I narrowed my eyes and frowned at him.
“And that’s MY problem? They’re YOUR parents. Nothing I do is going to make them happy anyway. And I’m just not good with plants – they don’t LIKE me; remember the last time I tried to grow a vegetable garden?”
“I think it was just too hot to grow vegetables in Texas – it’ll be better here, I promise. Your African Violets and the Norfolk Pine are doing great, even after moving them across the country. And besides, Dad’s already on the way over with the tractor and a truckload of manure.” He dodged the glass of ice tea I threw at him as he went out the door.

Extracted data »
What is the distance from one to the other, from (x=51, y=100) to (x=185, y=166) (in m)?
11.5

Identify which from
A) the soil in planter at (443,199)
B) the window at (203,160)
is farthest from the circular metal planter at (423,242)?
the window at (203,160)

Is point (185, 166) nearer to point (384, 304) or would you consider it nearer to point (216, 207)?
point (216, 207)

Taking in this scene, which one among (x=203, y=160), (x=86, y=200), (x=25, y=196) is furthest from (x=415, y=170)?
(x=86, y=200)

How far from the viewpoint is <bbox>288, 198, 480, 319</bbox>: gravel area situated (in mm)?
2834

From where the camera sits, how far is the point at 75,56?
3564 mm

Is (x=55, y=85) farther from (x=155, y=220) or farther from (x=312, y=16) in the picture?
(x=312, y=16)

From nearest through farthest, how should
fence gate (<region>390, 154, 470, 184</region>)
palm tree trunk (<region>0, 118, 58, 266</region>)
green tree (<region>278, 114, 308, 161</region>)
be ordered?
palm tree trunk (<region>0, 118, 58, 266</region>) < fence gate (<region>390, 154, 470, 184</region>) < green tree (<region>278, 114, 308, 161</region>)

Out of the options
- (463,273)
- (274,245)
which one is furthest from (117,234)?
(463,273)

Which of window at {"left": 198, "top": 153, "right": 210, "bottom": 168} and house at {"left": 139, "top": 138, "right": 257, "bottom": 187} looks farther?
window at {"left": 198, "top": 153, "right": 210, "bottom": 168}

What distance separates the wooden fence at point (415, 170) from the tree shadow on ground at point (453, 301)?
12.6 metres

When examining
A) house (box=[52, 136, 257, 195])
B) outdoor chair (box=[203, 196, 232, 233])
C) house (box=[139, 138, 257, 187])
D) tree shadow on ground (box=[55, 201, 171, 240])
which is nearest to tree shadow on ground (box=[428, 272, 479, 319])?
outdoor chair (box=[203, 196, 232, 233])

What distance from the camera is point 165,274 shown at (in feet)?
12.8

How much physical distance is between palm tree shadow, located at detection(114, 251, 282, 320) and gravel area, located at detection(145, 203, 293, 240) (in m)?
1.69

The tasks »
A) List every word of more than one letter that the excerpt prints entirely in capital letters.
B) Retype the stretch of the records from the line containing "Taking in this" through the line containing "palm tree trunk (<region>0, 118, 58, 266</region>) <".
The excerpt and the records have nothing to do with each other.

Answers given »
A) MY, YOUR, LIKE

B)
Taking in this scene, which one among (x=203, y=160), (x=86, y=200), (x=25, y=196) is furthest from (x=415, y=170)?
(x=86, y=200)

How far from the viewpoint is <bbox>288, 198, 480, 319</bbox>: gravel area situated (in mm)?
2834

From where the camera sits, how far is the point at 75,56?
3564 mm

Is (x=55, y=85) farther from (x=155, y=220) or farther from (x=312, y=16) in the picture?
(x=312, y=16)

From nearest through farthest, how should
fence gate (<region>390, 154, 470, 184</region>)
palm tree trunk (<region>0, 118, 58, 266</region>)
green tree (<region>278, 114, 308, 161</region>)
be ordered?
palm tree trunk (<region>0, 118, 58, 266</region>) < fence gate (<region>390, 154, 470, 184</region>) < green tree (<region>278, 114, 308, 161</region>)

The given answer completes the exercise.